### Text section
start
Now for the Amish comments. Sorry to say, but there are many Amish, along with many Irish, African, Polish, Asian, German, etc., etc., that keep fish too small to even get a filet from. However, I feel obligated to those Amish with whom I fish occasionally to go on record as saying that not all Amish are this way. Some of the most dedicated catch-and-release anglers in some of the smaller Walleye clubs are Amish. FYI, there was an all Amish, catch-and-release Crappie Tournament held on ponds near Millersburg this past season. Hopefully these anglers can set an example for their friends and families that will increase the awareness for the need to conserve our valuable resources. Just as with anything else, a few can give the rest a bad name.


----------



## beatsworkin (Apr 12, 2004)

Corey-

Thanks for yet another great post, especially the last paragraph.


----------



## rockbass (Apr 16, 2004)

I am not totally against the Amish. I just see mostly Amish overloading the boats and keeping small fish. I also see others, but the bigger groups are Amish. I know they are not all that way! I also know of some Amish who hunt deer all year round. Pretty sad. They get away with it as do other poachers.


----------



## cheezemm2 (Apr 7, 2004)

I too, understand the fact that not all Amish are this way...I've worked with many respectable Amish people...unfortunately though...the ones that will stick out in your mind are the ones taking all the fish they can and being illegal on the water...it's kind of sad because it creates a stereotype and it's scary because of the little ones that will be onboard w/o enough lifevests...


----------



## sauguy (Apr 8, 2004)
end
### Recorded data
start
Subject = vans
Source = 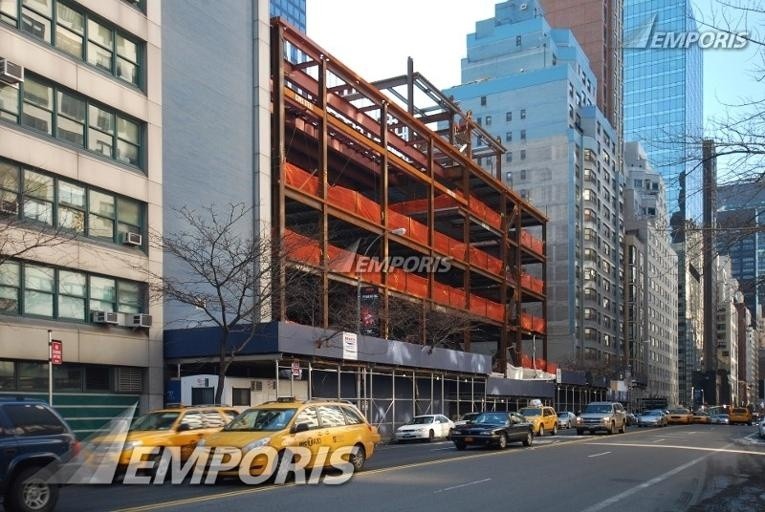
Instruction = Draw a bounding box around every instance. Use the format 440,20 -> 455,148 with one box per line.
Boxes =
end
### Task
In the fishing forum thread, where was the all-Amish catch-and-release Crappie Tournament held? The lines that come after the thread are separate material unrelated to it.

### Result
On ponds near Millersburg.